» **Document text**
----------------

Next: 1.2 The Emergence of Up: 1. Computational Statistics: An Previous: 1. Computational Statistics: An

1.1 Computational Statistics and Data Analysis

To do data analysis is to do computing. Statisticians have always been heavy users of whatever computing facilities are available to them. As the computing facilities have become more powerful over the years, those facilities have obviously decreased the amount of effort the statistician must expend to do routine analyses. As the computing facilities have become more powerful, an opposite result has occurred, however; the computational aspect of the statistician's work has increased. This is because of paradigm shifts in statistical analysis that are enabled by the computer.

Statistical analysis involves use of observational data together with domain knowledge to develop a model to study and understand a data-generating process. The data analysis is used to refine the model or possibly to select a different model, to determine appropriate values for terms in the model, and to use the model to make inferences concerning the process. This has been the paradigm followed by statisticians for centuries. The advances in statistical theory over the past two centuries have not changed the paradigm, but they have improved the specific methods. The advances in computational power have enabled newer and more complicated statistical methods. Not only has the exponentially-increasing computational power allowed use of more detailed and better models, however, it has shifted the paradigm slightly. Many alternative views of the data can be examined. Many different models can be explored. Massive amounts of simulated data can be used to study the model/data possibilities.

When exact models are mathematically intractable, approximate methods, which are often based on asymptotics, or methods based on estimated quantities must be employed. Advances in computational power and developments in theory have made computational inference a viable and useful alternative to the standard methods of asymptotic inference in traditional statistics. Computational inference is based on simulation of statistical models.

The ability to perform large numbers of computations almost instantaneously and to display graphical representations of results immediately has opened many new possibilities for statistical analysis. The hardware and software to perform these operations are readily available and are accessible to statisticians with no special expertise in computer science. This has resulted in a two-way feedback between statistical theory and statistical computing. The advances in statistical computing suggest new methods and development of supporting theory; conversely, the advances in theory and methods necessitate new computational methods.

----------------

» **Set of tasks**
1/ Answer these questions about the section on computational statistics and data analysis:
(a) What is computational inference based on?
(b) What have the advances in statistical theory over the past two centuries left unchanged?
(c) To whom are the hardware and software for these operations accessible?
2/ How would you render this sentence from the section on computational statistics in Spanish: "The ability to perform large numbers of computations almost instantaneously and to display graphical representations of results immediately has opened many new possibilities for statistical analysis."
3/ Can you pick up the section on computational statistics and data analysis after its final sentence and write what comes next?

» **Collected data**
----------------

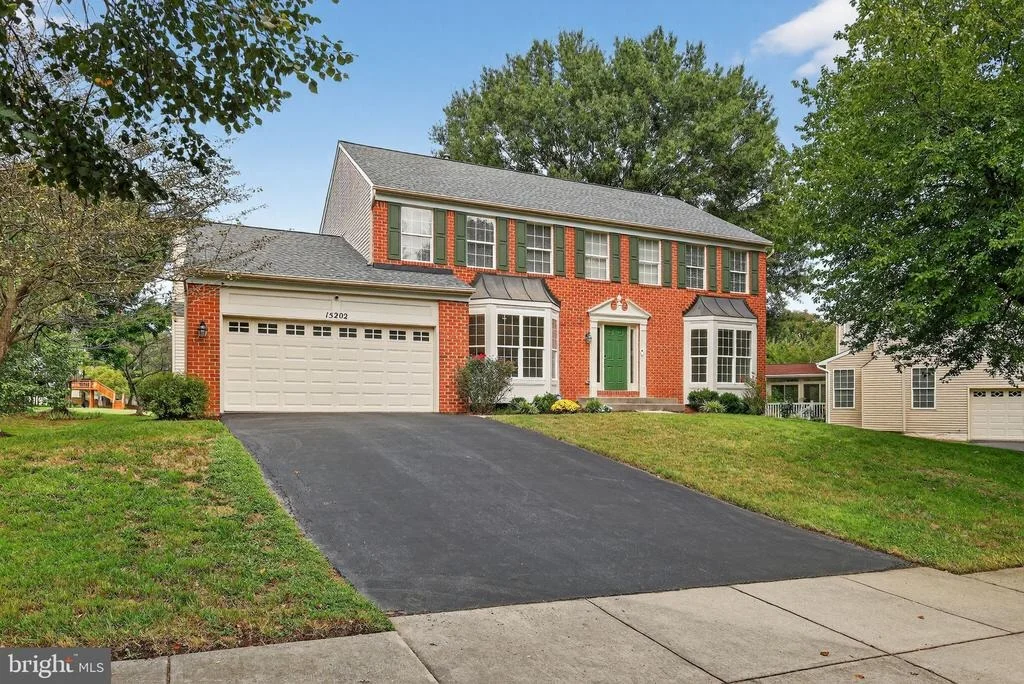 Photo of 15202 JOHNSTONE LANE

----------------

» **Activity answers**
1/
(a) Simulation of statistical models.
(b) The paradigm followed by statisticians; those advances improved the specific methods instead.
(c) Statisticians with no special expertise in computer science.

2/ La capacidad de realizar grandes cantidades de cálculos casi instantáneamente y de mostrar de inmediato representaciones gráficas de los resultados ha abierto muchas nuevas posibilidades para el análisis estadístico.

3/
Computing facilitates the development of statistical theory in two ways. One way is the use of symbolic computational packages to help in mathematical derivations (particularly in reducing the occurrences of errors in going from one line to the next!). The other way is in the quick exploration of promising (or unpromising!) methods by simulations. In a more formal sense also, simulations allow evaluation and comparison of statistical methods under various alternatives. This is a widely-used research method. For example, out of 61 articles published in the Theory and Methods section of the Journal of the American Statistical Association in 2002, reported on Monte Carlo studies of the performance of statistical methods. A general outline of many research articles in statistics is

state the problem and summarize previous work on it,
describe a new approach,
work out some asymptotic properties of the new approach,
conduct a Monte Carlo study showing the new approach in a favorable light.

Much of the effort in mathematical statistics has been directed toward the easy problems of exploration of asymptotic properties. The harder problems for finite samples require different methods. Carefully conducted and reported Monte Carlo studies often provide more useful information on the relative merits of statistical methods in finite samples from a range of model scenarios.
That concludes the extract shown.